Stephen Hubbell de l’Université de Californie à Los Angeles a donc adapté le cadre de Kimura à l’écologie. Dans le livre de Hubbell de 2001, The Unified Neutral Theory of Biodiversity and Biogeography, il a soutenu que de nombreuses espèces peuvent occuper n’importe quelle niche donnée, et qu’elles la détiennent est finalement motivée par le hasard. Des écosystèmes entiers évoluent par « dérive écologique » aléatoire, tout comme la dérive génétique a influencé la fréquence des traits.

Cela peut sembler non darwinien — et de nombreux biologistes le considèrent comme provocateur. Mais les théoriciens neutres prennent la position que, pour un organisme individuel, les espèces de ses concurrents n’ont pas d’importance: un rouge-gorge rivalise avec les autres merles pour les vers autant qu’il le fait avec les merles, et chaque arbre d’une forêt rivalise avec le reste pour la lumière du soleil. En conséquence, des événements aléatoires peuvent régner sur les espèces qui persistent.

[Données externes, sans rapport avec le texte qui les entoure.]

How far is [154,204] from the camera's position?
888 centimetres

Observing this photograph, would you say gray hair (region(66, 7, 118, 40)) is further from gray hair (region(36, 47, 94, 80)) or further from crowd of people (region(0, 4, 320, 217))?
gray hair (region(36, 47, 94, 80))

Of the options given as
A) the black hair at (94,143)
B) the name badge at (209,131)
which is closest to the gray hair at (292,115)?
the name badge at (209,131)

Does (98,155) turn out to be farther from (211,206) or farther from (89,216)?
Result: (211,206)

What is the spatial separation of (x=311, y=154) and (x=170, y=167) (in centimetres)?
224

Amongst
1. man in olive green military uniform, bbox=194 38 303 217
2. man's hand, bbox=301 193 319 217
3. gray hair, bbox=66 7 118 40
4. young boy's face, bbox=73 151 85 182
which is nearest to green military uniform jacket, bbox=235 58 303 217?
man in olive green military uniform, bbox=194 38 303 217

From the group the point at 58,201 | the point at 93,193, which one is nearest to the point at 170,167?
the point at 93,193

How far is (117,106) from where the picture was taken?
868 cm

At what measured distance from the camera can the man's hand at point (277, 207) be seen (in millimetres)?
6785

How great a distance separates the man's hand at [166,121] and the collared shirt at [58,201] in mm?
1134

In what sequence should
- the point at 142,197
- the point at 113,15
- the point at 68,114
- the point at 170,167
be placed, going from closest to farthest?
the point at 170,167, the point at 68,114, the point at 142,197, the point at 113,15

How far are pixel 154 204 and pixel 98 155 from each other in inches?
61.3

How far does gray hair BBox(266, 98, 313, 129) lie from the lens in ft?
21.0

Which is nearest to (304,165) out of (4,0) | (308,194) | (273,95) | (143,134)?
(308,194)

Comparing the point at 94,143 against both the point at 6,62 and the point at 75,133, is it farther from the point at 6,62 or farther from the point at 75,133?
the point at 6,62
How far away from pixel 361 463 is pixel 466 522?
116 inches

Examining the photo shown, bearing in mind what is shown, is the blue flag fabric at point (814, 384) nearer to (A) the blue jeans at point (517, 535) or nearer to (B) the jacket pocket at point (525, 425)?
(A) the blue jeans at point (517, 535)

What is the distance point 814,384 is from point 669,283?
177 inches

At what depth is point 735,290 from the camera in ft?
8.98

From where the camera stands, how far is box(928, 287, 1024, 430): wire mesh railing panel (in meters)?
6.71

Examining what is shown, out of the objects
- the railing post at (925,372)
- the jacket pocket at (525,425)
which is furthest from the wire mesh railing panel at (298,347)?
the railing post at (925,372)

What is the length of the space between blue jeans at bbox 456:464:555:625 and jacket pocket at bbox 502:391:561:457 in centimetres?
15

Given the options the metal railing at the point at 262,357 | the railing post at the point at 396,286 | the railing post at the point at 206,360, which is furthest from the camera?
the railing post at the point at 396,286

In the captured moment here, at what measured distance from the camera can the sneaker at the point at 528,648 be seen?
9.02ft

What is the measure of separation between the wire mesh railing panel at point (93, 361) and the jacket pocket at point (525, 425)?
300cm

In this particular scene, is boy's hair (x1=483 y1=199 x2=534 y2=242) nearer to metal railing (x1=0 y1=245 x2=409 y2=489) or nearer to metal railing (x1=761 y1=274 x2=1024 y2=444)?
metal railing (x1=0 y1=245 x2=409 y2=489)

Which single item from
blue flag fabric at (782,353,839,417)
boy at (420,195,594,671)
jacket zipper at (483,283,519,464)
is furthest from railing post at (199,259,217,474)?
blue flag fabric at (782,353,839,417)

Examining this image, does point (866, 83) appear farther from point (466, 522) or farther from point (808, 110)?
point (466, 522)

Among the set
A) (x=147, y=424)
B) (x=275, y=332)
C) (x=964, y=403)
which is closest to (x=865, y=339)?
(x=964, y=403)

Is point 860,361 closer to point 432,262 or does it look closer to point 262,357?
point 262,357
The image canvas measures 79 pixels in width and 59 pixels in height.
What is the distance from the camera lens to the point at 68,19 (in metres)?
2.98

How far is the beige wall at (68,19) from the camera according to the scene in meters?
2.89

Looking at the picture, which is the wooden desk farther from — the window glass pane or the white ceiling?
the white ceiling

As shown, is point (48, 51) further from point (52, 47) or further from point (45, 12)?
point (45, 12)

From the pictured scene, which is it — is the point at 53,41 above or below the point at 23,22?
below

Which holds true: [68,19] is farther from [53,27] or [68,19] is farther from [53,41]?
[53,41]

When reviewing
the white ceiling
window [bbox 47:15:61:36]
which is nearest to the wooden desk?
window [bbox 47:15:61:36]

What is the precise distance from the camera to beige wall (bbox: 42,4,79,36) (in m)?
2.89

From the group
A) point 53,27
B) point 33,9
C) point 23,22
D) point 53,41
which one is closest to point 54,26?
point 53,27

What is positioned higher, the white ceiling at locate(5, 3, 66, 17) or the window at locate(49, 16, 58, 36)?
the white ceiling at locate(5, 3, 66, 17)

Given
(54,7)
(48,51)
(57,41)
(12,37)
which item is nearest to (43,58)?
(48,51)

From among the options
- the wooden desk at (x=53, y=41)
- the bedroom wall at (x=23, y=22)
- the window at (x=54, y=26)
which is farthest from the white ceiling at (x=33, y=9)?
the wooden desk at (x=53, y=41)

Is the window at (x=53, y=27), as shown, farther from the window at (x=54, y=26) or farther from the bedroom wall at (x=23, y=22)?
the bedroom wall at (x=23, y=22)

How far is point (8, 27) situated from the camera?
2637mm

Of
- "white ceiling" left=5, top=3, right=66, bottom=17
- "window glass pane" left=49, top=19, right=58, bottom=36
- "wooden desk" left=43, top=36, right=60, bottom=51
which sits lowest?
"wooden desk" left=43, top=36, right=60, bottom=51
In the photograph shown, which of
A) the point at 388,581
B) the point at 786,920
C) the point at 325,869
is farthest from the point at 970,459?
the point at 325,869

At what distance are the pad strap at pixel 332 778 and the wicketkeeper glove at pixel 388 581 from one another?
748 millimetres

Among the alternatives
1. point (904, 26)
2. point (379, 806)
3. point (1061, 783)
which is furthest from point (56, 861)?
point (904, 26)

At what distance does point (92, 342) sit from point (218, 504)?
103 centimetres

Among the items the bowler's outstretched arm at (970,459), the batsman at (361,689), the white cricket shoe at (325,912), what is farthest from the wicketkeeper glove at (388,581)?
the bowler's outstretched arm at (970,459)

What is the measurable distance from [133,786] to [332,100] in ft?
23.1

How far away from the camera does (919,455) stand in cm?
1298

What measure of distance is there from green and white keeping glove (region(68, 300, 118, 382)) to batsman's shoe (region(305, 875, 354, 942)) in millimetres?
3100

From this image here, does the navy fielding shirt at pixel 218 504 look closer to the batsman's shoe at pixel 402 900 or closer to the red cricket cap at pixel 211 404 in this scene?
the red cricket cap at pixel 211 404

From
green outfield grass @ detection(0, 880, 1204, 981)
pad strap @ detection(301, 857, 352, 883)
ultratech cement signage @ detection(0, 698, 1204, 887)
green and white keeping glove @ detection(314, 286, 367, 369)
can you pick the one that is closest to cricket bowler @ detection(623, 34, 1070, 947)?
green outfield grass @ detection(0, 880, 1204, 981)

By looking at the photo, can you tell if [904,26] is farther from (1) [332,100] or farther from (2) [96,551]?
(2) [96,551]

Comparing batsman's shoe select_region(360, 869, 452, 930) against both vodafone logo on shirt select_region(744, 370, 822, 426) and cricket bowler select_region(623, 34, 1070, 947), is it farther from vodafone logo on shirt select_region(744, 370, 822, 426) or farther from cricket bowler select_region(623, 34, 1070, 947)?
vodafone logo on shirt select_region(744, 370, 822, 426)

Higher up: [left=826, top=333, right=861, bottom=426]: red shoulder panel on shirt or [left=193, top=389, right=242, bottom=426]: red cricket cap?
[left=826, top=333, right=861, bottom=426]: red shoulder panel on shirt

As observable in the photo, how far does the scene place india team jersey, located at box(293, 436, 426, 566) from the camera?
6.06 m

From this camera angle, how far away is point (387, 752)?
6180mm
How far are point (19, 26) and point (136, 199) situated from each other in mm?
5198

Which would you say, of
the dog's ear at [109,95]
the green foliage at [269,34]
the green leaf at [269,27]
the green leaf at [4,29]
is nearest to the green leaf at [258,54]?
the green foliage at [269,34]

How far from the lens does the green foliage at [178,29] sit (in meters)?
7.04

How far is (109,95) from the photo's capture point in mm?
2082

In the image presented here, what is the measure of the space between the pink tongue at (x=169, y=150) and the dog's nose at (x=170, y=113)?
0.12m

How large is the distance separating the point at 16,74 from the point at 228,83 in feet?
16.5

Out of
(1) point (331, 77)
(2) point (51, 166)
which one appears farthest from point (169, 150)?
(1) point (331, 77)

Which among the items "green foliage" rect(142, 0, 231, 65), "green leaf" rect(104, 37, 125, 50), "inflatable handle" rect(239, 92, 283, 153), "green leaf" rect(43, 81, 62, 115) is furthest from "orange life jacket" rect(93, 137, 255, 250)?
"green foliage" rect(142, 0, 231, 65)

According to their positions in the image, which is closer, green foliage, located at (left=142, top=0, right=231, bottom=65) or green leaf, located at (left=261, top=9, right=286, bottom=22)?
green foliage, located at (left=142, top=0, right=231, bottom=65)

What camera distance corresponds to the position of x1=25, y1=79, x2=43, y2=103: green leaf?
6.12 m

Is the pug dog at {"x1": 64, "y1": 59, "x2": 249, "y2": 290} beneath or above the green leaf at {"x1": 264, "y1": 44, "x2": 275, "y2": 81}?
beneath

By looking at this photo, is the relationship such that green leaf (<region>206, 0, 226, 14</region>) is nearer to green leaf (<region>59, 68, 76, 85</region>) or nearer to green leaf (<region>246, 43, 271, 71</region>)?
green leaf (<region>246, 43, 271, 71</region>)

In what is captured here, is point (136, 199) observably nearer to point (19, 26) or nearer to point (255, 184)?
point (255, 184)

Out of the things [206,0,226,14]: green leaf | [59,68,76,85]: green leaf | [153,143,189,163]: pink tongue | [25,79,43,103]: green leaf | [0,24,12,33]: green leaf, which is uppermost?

Dans les études, cette théorie neutre n’a généralement pas été très efficace pour prédire la composition des écosystèmes, mais de nombreux écologistes continuent de la trouver utile comme hypothèse nulle pour affiner leurs analyses des modèles de diversité basés sur des niches. Et beaucoup considèrent l’idée comme une extrémité d’un spectre, car les forces sélectives et neutres sont toujours à l’œuvre.

Des gènes aux noms de bébés

La diffusion de la théorie neutre ne s’est pas arrêtée à l’écologie. Il a été utilisé pour expliquer la diversité dans tout, des crypto-monnaies aux noms de bébé, selon Leroi, car c’est un cadre « très élégant” pour comprendre comment les variations peuvent augmenter et diminuer même en l’absence de différences fonctionnelles entre elles.

Mais les forces neutres obtiennent parfois plus de crédit qu’elles ne le méritent. Dans un article publié en mai dans Nature Human Behaviour, Leroi et ses collègues ont décrit ce qu’ils ont appelé le « syndrome neutre”: la tendance à rejeter les forces sélectives comme explications simplement parce qu’un modèle de variation pourrait s’expliquer par la neutralité. Pour vraiment dire à quel point les forces neutres sont importantes, de meilleurs tests pour distinguer leurs effets de la sélection sont nécessaires, ont fait valoir les chercheurs. « Mon intuition est que lorsque nous aurons de tels tests, nous découvrirons pour la culture et certainement pour les arbres en Amazonie que, en fait, les forces neutres ne sont pas si importantes”, a déclaré Leroi.

Il ne pleut pas totalement sur le défilé de neutral theory, cependant. « Bien que je me sois plaint qu’il soit étendu bon gré mal gré à d’autres choses, c’est aussi une bonne chose”, a-t-il reconnu, car cela pourrait générer de nouvelles idées dans des domaines comme l’économie.

Que l’on aime l’admettre ou non, les forces aléatoires influencent toujours subtilement le monde. La théorie neutre fournit un cadre pour rendre ces forces connues et mesurables. Leroi estime qu’il devrait continuer à étendre son influence « jusqu’à ce qu’elle devienne partie intégrante de l’explication de la diversité partout où nous la voyons dans le monde, que ce soit au supermarché ou dans une forêt tropicale humide.”

Cet article a été réimprimé le TheAtlantic.com .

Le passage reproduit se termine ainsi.